• [Problem description]: Keep every line in which "scientific" occurs and drop the rest of the data.

Records from a collection:
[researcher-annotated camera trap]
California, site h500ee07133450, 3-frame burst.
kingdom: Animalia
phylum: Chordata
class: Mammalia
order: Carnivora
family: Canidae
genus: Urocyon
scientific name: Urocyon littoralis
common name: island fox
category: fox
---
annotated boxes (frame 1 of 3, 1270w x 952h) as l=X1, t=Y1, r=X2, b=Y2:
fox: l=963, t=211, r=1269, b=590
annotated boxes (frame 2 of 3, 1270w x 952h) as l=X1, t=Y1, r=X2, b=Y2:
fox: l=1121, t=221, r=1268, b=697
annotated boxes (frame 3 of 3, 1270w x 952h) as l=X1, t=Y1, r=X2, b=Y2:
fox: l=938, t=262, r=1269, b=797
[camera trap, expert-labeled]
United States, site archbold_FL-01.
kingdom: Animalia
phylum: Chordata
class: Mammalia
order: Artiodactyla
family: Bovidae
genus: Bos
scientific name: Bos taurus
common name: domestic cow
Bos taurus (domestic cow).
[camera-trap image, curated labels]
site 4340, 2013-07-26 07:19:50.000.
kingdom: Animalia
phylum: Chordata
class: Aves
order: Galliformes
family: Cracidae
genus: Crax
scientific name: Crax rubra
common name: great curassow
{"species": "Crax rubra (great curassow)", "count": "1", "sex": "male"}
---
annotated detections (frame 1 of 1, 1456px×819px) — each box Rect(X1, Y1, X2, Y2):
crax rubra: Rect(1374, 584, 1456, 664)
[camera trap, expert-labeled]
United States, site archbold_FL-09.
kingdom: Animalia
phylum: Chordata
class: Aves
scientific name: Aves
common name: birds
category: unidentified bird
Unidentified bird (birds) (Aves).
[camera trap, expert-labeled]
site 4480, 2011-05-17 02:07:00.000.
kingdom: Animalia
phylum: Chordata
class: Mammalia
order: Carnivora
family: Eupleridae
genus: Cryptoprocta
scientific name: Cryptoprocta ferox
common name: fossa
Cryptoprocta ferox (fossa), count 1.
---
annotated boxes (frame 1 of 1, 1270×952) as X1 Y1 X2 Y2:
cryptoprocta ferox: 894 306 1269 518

• [Exercise response]:
scientific name: Urocyon littoralis
scientific name: Bos taurus
scientific name: Crax rubra
scientific name: Aves
scientific name: Cryptoprocta ferox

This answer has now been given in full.